Tuesday, August 18, 2009

A Reason.

I learned that in the hardest times, we learn the biggest lessons. Lessons to grow us into stronger people. That it doesn’t matter what we’ve done, but what we’ll do. And to choose to look beyond the past is sometimes the only way to move on and to keep going. It’s the moments when you want to give up that you realize giving up would only make you a failure. I’m convinced it is then that the start of change begins. Change is never a bad thing when we refuse to allow the past to play a part in it.

I feel like my eyes were opened in more ways than one. Because for a while I was confused and had no idea what was happening in my life. I shut out what I didn’t want to hear, and let in what I did. But what I didn’t want to hear was the exact thing I needed to hear. It was because of those things that I could truly learn what God was doing in my life. I’d never understand if I never bothered to listen. But I took that step, I had that courage, and I let it give me confidence.

I never realized that I struggled with fear until I wrote the words “I’m scared.” I found myself feeling that way a lot. But yet I had no reason to be scared. I just let myself feel that way. I couldn’t trust myself. No one should. How could I know the answers? What do I live off of? How could I know what’s right in my life? How could anyone? Surely there was something that could guide us—someone! Would we be left with absolutely nothing? Could we honestly trust yet another mind that was just like ours? Could every book in the library hold truth? If I can’t trust myself, how can I trust yet another human being?

We couldn’t have been left here with nothing to show us a way out. There has to be something much greater that holds every single answer we seek. There has to be a reason as to why people come and go. Why babies are born, and why people pass away. What kind of cycle is that if there is no purpose? We fight so many battles, we struggle with so many fears, so much pain—there’s a reason, there has to be!

If there’s a purpose, then there is a way out. When we curl up in a little ball in the darkness of a tiny room, crying until the tears stop coming, holding our heart, we can’t possibly be alone. As we sit there, we wonder, “Why do I feel this way?” And yet we do know. Sometimes the answer only comes when we need it most. We shouldn’t be scared as to what it is. There’s a divine intention behind everything. That is something that’ll give us purpose.

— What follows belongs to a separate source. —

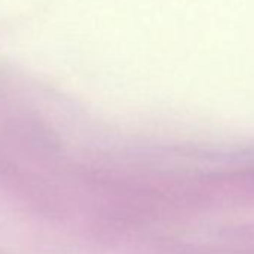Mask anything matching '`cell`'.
Here are the masks:
<instances>
[]
</instances>
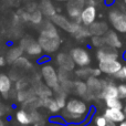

I used to tell myself, “Sometimes the answer is staring you in the face.” Because I said that, it got me thinking. Perhaps I was looking way too far ahead. I wanted one thing because I thought that it’d make me happy. But what if that allowed me to miss out on what I already did have? Maybe my dreams were the mere existence of my reality. Maybe I only dreamed it because I had it already, and yet had no idea. I wanted more, I wanted something else, and yet I had it. And until I realized I had it, I couldn’t embrace it yet.

When I know what’s there, the exact thing in front of me, I should hold onto it. I could never get what I want because it’s not what I need. And until I learn to want what I need, I shall never want anything beyond what I have.

Maybe that’s the lesson I needed to learn.
Maybe it’s the lesson we all need to learn.